Format all of the material below as a numbered list, one entry per line, omitting any blank lines and leaving out the pictures.

━━━━━ DATA IN THIS EXERCISE ━━━━━

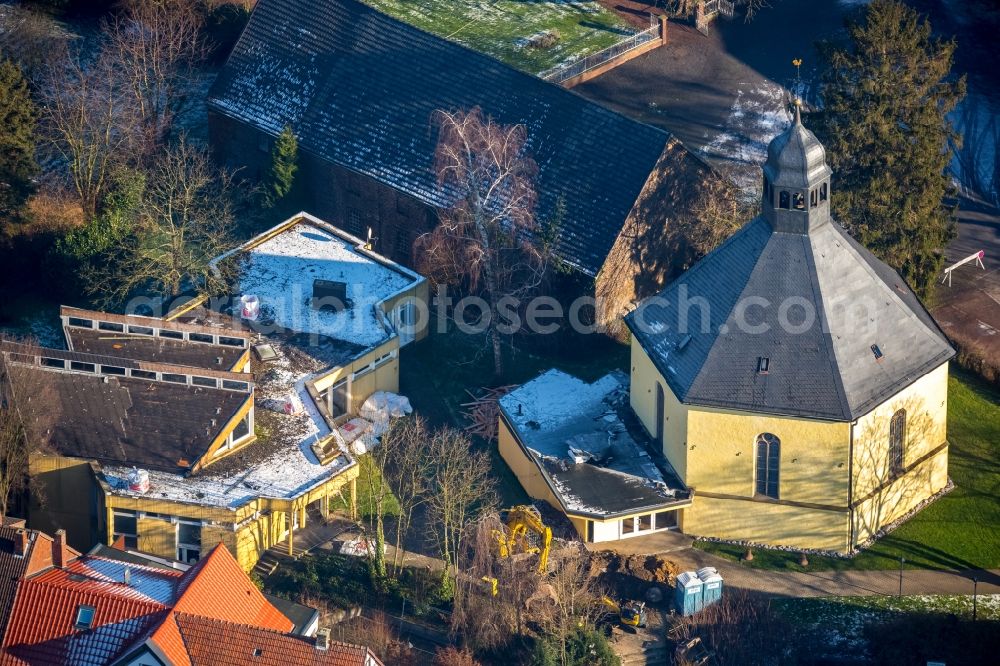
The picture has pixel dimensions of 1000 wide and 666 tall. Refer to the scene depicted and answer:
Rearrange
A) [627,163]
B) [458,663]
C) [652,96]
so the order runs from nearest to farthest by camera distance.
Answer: [458,663] → [627,163] → [652,96]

━━━━━

-- RESPONSE TO THIS TASK --
1. The picture has pixel dimensions of 1000 wide and 666 tall. Refer to the scene depicted and answer:
2. Rearrange
3. A) [627,163]
4. B) [458,663]
5. C) [652,96]
6. so the order runs from nearest to farthest by camera distance.
7. Answer: [458,663] → [627,163] → [652,96]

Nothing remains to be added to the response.